__Passage shown__:
Classical types in Qmod are not very different from classical types in conventional
programming languages. There are scalar types like `int` and `bool`, and aggregate
types, such as arrays and structs.

Classical types are used to declare classical function arguments, and global constants.
Variables and literal values of classical types can be used in expressions, and support
the conventional set of operators commonly available in conventional programming languages.

## Scalar Types

In Qmod, scalar types represent numeric values, Boolean values, and Pauli base elements.

### Syntax

<Tabs>
  <Tab title="Python">
    Python Classes are used to represent scalar types

    * `CInt` represents integers
    * `CReal` represents real numbers (using floating point encoding)
    * `CBool` represents the Boolean values `False` and `True`
    * `Pauli` represents the Pauli base elements using the symbols `Pauli.I`, `Pauli.X`, `Pauli.Y`, and `Pauli.Z` (with the integer values 0, 1, 2, 3 respectively)
  </Tab>

  <Tab title="Native">
    * `int` represents integers
    * `real` represents real numbers (using floating point encoding)

__Problems and tasks__:
**1)** Reproduce the passage on Qmod classical types word for word, starting with "Classical types in Qmod" and going on through "arrays and structs.".
**2)** For each statement below, say whether it agrees with the passage on Qmod classical types, answering yes or no and quoting the words of the passage that decide it. (a) Classical types can be used to declare global constants. (b) Arrays and structs are scalar types. (c) `CReal` represents real numbers using floating point encoding.
**3)** Continue the passage on Qmod classical types from the point where it stops.

__Spatial relationship material__:

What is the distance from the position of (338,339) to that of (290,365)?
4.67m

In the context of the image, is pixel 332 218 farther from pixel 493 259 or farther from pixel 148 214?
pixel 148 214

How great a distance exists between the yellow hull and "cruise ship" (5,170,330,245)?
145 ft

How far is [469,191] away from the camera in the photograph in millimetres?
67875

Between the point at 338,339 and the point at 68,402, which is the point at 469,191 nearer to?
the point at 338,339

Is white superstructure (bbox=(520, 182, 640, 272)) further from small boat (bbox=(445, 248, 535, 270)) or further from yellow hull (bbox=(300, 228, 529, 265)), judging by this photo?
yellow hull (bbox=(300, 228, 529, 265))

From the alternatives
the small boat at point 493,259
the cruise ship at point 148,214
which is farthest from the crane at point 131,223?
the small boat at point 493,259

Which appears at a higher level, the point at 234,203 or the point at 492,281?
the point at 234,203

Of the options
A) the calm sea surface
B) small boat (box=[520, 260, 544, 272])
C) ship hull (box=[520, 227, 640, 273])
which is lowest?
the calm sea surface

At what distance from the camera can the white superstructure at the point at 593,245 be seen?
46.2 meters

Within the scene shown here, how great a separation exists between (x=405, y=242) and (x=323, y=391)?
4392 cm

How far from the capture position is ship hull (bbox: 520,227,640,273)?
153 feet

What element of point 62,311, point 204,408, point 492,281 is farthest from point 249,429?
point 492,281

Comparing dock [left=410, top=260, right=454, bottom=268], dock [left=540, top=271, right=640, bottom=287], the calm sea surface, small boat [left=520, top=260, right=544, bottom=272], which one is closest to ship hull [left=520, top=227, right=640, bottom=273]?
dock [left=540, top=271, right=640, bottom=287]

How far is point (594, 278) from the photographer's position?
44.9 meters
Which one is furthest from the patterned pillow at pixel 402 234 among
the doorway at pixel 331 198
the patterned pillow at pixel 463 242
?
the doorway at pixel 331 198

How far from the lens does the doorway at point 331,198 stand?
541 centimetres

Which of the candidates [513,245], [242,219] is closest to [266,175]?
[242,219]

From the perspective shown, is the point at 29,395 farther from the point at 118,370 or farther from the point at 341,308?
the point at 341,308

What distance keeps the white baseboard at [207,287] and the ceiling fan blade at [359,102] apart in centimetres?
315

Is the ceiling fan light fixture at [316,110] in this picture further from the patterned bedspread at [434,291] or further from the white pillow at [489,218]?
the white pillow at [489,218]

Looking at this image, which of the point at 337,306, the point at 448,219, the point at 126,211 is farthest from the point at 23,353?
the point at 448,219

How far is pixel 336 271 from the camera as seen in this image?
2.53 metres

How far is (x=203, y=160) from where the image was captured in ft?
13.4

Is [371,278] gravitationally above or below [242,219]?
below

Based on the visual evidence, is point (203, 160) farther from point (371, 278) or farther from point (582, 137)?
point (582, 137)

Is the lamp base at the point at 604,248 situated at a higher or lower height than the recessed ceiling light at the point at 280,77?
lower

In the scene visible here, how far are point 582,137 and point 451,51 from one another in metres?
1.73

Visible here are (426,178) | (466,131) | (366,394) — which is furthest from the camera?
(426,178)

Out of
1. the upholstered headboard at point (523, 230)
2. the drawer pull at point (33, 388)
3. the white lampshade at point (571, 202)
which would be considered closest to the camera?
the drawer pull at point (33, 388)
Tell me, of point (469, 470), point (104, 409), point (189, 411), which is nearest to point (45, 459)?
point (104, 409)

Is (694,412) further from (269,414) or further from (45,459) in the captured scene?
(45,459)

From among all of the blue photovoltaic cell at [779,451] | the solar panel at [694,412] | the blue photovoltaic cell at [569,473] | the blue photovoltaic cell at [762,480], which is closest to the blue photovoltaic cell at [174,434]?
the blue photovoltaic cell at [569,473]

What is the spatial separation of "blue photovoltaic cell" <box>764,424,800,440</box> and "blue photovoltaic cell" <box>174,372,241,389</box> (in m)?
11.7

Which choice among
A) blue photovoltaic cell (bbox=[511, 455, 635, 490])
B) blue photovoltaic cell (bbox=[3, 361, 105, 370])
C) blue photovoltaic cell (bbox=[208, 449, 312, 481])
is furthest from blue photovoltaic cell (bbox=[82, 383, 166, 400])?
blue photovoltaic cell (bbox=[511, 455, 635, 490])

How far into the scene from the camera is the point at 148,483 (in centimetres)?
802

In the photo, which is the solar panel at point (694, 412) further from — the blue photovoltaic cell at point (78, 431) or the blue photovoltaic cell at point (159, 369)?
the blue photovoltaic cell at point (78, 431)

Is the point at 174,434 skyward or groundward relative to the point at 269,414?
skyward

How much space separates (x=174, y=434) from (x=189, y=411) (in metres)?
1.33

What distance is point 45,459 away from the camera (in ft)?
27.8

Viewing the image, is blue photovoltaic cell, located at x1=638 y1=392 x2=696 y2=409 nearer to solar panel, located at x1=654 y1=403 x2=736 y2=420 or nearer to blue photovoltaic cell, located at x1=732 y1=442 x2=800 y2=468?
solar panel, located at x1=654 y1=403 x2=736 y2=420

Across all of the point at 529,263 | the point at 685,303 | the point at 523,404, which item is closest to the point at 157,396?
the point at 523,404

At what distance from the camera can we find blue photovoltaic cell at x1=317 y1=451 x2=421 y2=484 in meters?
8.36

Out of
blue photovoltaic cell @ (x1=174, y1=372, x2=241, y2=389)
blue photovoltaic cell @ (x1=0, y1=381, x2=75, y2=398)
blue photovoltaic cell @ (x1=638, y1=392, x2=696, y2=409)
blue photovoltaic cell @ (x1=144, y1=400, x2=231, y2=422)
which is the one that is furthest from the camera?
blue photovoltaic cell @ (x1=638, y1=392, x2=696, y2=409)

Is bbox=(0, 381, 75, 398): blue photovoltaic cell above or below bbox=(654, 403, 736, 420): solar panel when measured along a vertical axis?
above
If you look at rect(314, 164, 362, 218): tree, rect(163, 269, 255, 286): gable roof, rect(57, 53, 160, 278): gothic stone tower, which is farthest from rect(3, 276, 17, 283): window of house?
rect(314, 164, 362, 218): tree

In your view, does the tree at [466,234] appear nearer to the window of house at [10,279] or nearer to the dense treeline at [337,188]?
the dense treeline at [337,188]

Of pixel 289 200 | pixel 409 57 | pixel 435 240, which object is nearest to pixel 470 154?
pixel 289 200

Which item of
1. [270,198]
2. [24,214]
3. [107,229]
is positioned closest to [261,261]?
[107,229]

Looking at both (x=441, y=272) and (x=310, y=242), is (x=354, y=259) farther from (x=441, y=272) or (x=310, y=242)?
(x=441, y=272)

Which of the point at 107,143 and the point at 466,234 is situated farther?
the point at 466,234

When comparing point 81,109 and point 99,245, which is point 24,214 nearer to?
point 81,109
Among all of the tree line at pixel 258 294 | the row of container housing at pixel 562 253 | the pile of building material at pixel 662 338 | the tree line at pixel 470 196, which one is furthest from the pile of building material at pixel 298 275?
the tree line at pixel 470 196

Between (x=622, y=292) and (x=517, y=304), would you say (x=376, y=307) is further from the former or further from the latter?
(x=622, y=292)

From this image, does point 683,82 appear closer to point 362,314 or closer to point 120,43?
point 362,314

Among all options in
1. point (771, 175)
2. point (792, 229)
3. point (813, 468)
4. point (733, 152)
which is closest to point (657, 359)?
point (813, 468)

__Per-task answers__:
**1)**
Classical types in Qmod are not very different from classical types in conventional
programming languages. There are scalar types like `int` and `bool`, and aggregate
types, such as arrays and structs.

**2)**
(a) Yes: "Classical types are used to declare classical function arguments, and global constants."
(b) No: "aggregate types, such as arrays and structs."
(c) Yes: "`CReal` represents real numbers (using floating point encoding)"

**3)**
    * `bool` represents the Boolean values `false` and `true`
    * `Pauli` represents the Pauli base elements using the symbols `Pauli::I`, `Pauli::X`, `Pauli::Y`, and `Pauli::Z` (with the integer values 0, 1, 2, 3 respectively)
  </Tab>
</Tabs>

## Arrays

Arrays are homogenous collections of scalars or structs with random access.

### Syntax

<Tabs>
  <Tab title="Python">
    Array types are represented with the generic class `CArray`. Arguments are declared with the type hint in the form:

    *name* **:** **CArray** \[ **\[** *element-type* \[ **,** *length\_expression* ] **]** ]
  </Tab>

  <Tab title="Native">
    Array types have the form - *element-type* **\[** \[ *length\_expression* ] **]**
  </Tab>
</Tabs>

### Semantics

*element-type* is any scalar, array, or struct type.
*length\_expression* is optional, determining the length of the array. When left out, the length is determined upon
variable initialization.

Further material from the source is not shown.